**EXERCISE BRIEF**
Retype every one of the rows below character for character, with no changes.
--- begin AVAILABLE DATA ---
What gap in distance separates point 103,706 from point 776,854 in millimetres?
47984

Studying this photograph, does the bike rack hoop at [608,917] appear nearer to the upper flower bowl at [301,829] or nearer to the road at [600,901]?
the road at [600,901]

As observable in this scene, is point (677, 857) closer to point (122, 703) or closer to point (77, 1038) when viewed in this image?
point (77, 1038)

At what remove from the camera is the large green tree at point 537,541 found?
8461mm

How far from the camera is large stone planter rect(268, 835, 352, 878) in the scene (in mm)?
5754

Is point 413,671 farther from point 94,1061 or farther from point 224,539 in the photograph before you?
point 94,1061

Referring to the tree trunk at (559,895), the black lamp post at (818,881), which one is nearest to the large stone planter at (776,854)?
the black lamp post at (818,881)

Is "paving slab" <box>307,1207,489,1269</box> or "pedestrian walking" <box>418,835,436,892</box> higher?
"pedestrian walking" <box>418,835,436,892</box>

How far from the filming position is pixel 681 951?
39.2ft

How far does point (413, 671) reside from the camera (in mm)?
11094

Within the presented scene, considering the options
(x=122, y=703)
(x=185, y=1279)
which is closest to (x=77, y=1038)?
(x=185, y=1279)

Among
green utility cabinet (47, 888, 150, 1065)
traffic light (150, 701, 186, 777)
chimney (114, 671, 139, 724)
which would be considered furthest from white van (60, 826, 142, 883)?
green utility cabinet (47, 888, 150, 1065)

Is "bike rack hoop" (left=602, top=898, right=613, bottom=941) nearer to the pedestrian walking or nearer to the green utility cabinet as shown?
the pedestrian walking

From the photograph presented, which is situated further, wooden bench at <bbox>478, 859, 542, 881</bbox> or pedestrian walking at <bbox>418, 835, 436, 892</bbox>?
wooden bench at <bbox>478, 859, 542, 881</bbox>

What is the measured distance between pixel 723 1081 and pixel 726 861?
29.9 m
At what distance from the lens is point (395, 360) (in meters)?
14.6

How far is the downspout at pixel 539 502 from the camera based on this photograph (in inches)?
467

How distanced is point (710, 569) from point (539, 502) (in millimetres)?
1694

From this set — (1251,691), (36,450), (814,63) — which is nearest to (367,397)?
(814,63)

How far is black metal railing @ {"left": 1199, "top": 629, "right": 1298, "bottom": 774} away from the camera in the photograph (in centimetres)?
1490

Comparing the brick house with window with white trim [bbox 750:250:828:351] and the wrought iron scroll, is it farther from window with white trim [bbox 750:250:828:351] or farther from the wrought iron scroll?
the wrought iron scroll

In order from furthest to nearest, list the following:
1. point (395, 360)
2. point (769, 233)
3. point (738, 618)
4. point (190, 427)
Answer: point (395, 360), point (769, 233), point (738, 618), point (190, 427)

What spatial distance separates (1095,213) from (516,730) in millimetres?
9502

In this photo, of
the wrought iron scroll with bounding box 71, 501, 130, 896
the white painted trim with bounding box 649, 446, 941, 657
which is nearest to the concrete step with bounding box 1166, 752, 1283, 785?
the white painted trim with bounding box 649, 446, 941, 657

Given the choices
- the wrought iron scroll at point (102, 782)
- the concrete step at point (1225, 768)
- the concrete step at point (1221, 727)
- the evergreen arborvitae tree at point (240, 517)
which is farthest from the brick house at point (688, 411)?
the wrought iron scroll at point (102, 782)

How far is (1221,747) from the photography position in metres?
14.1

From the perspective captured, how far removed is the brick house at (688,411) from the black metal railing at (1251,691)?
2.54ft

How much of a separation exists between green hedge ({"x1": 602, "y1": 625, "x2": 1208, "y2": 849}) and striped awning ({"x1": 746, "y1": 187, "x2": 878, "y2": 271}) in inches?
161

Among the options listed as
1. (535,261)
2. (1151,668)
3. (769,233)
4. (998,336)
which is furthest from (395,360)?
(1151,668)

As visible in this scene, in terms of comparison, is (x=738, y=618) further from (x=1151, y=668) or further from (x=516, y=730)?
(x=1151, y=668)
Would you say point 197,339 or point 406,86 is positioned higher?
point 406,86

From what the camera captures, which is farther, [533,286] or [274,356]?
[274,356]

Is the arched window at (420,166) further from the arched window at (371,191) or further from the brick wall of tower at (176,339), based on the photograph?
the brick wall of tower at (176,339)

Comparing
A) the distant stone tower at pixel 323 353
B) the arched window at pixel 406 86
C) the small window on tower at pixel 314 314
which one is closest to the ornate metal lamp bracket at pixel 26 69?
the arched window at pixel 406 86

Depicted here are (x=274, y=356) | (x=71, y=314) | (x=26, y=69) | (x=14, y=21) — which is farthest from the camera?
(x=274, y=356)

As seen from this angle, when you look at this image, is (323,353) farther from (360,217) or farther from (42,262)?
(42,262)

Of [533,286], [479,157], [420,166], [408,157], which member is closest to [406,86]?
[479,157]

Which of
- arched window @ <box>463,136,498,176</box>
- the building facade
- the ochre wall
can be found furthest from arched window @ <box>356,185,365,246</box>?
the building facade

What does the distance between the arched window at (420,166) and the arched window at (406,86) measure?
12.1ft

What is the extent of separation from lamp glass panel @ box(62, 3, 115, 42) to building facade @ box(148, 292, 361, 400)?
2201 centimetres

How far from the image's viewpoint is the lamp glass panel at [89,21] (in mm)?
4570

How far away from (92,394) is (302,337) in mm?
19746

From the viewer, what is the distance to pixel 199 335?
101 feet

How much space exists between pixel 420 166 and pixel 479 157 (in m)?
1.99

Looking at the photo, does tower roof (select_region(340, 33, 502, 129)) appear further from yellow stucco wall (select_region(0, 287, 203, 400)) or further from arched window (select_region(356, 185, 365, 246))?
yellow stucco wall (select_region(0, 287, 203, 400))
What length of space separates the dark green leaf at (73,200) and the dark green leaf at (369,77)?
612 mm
--- end AVAILABLE DATA ---
**SOLUTION BELOW**
What gap in distance separates point 103,706 from point 776,854 in millimetres?
47984

Studying this photograph, does the bike rack hoop at [608,917] appear nearer to the upper flower bowl at [301,829] or nearer to the road at [600,901]?
the road at [600,901]

As observable in this scene, is point (677, 857) closer to point (122, 703) or closer to point (77, 1038) when viewed in this image?
point (77, 1038)

At what remove from the camera is the large green tree at point 537,541 found?
8461mm

How far from the camera is large stone planter rect(268, 835, 352, 878) in the scene (in mm)?
5754

Is point 413,671 farther from point 94,1061 or farther from point 224,539 in the photograph before you?
point 94,1061

Referring to the tree trunk at (559,895), the black lamp post at (818,881), which one is nearest to the large stone planter at (776,854)?
the black lamp post at (818,881)

Is "paving slab" <box>307,1207,489,1269</box> or "pedestrian walking" <box>418,835,436,892</box> higher?
"pedestrian walking" <box>418,835,436,892</box>

How far from the filming position is pixel 681 951?
39.2ft

How far does point (413, 671) reside from the camera (in mm)?
11094

Within the presented scene, considering the options
(x=122, y=703)
(x=185, y=1279)
which is closest to (x=77, y=1038)?
(x=185, y=1279)

Among
green utility cabinet (47, 888, 150, 1065)
traffic light (150, 701, 186, 777)
chimney (114, 671, 139, 724)
which would be considered furthest from white van (60, 826, 142, 883)?
green utility cabinet (47, 888, 150, 1065)

Is "bike rack hoop" (left=602, top=898, right=613, bottom=941) nearer to the pedestrian walking or nearer to the green utility cabinet as shown?
the pedestrian walking

From the photograph presented, which is situated further, wooden bench at <bbox>478, 859, 542, 881</bbox> or pedestrian walking at <bbox>418, 835, 436, 892</bbox>?
wooden bench at <bbox>478, 859, 542, 881</bbox>

What is the measured distance between pixel 723 1081 and pixel 726 861?
29.9 m
At what distance from the lens is point (395, 360) (in meters)?
14.6

How far is the downspout at pixel 539 502 from the camera based on this photograph (in inches)?
467

How distanced is point (710, 569) from point (539, 502) (in millimetres)?
1694

From this set — (1251,691), (36,450), (814,63) — which is nearest to (367,397)?
(814,63)

How far is black metal railing @ {"left": 1199, "top": 629, "right": 1298, "bottom": 774} away from the camera in the photograph (in centimetres)?
1490

Comparing the brick house with window with white trim [bbox 750:250:828:351] and the wrought iron scroll, is it farther from window with white trim [bbox 750:250:828:351] or farther from the wrought iron scroll?
the wrought iron scroll

In order from furthest to nearest, list the following:
1. point (395, 360)
2. point (769, 233)
3. point (738, 618)
4. point (190, 427)
Answer: point (395, 360), point (769, 233), point (738, 618), point (190, 427)

What spatial distance separates (1095,213) from (516,730) in millimetres?
9502

In this photo, of
the wrought iron scroll with bounding box 71, 501, 130, 896
the white painted trim with bounding box 649, 446, 941, 657
which is nearest to the concrete step with bounding box 1166, 752, 1283, 785?
the white painted trim with bounding box 649, 446, 941, 657

Given the choices
- the wrought iron scroll at point (102, 782)
- the concrete step at point (1225, 768)
- the concrete step at point (1221, 727)
- the evergreen arborvitae tree at point (240, 517)
which is farthest from the brick house at point (688, 411)?
the wrought iron scroll at point (102, 782)

How far is (1221,747) from the photography position in metres?
14.1

From the perspective captured, how far removed is the brick house at (688,411) from the black metal railing at (1251,691)?
2.54ft

How much of a separation exists between green hedge ({"x1": 602, "y1": 625, "x2": 1208, "y2": 849}) and striped awning ({"x1": 746, "y1": 187, "x2": 878, "y2": 271}) in inches?
161

Among the options listed as
1. (535,261)
2. (1151,668)
3. (769,233)
4. (998,336)
which is furthest from (395,360)?
(1151,668)

As visible in this scene, in terms of comparison, is (x=738, y=618) further from (x=1151, y=668) or further from (x=516, y=730)?
(x=1151, y=668)
Would you say point 197,339 or point 406,86 is positioned higher?
point 406,86

From what the camera captures, which is farther, [533,286] or [274,356]?
[274,356]

Is the arched window at (420,166) further from the arched window at (371,191) or further from the brick wall of tower at (176,339), based on the photograph?
the brick wall of tower at (176,339)

Comparing
A) the distant stone tower at pixel 323 353
B) the arched window at pixel 406 86
C) the small window on tower at pixel 314 314
which one is closest to the ornate metal lamp bracket at pixel 26 69?
the arched window at pixel 406 86

Depicted here are (x=274, y=356) | (x=71, y=314) | (x=26, y=69) | (x=14, y=21) — which is farthest from the camera?
(x=274, y=356)

As seen from this angle, when you look at this image, is (323,353) farther from (360,217) or farther from (42,262)?
(42,262)

Of [533,286], [479,157], [420,166], [408,157], which member is closest to [406,86]?
[479,157]

Which of
- arched window @ <box>463,136,498,176</box>
- the building facade
- the ochre wall
can be found furthest from arched window @ <box>356,185,365,246</box>?
the building facade

What does the distance between the arched window at (420,166) and the arched window at (406,86) measure?
12.1ft

What is the extent of separation from lamp glass panel @ box(62, 3, 115, 42) to building facade @ box(148, 292, 361, 400)?
2201 centimetres

How far from the image's viewpoint is the lamp glass panel at [89,21] (in mm)?
4570

How far away from (92,394) is (302,337) in mm?
19746

From the viewer, what is the distance to pixel 199 335?
101 feet

How much space exists between pixel 420 166 and pixel 479 157 (in m)?
1.99

Looking at the photo, does tower roof (select_region(340, 33, 502, 129)) appear further from yellow stucco wall (select_region(0, 287, 203, 400)) or further from arched window (select_region(356, 185, 365, 246))?
yellow stucco wall (select_region(0, 287, 203, 400))
What length of space separates the dark green leaf at (73,200) and the dark green leaf at (369,77)?
612 mm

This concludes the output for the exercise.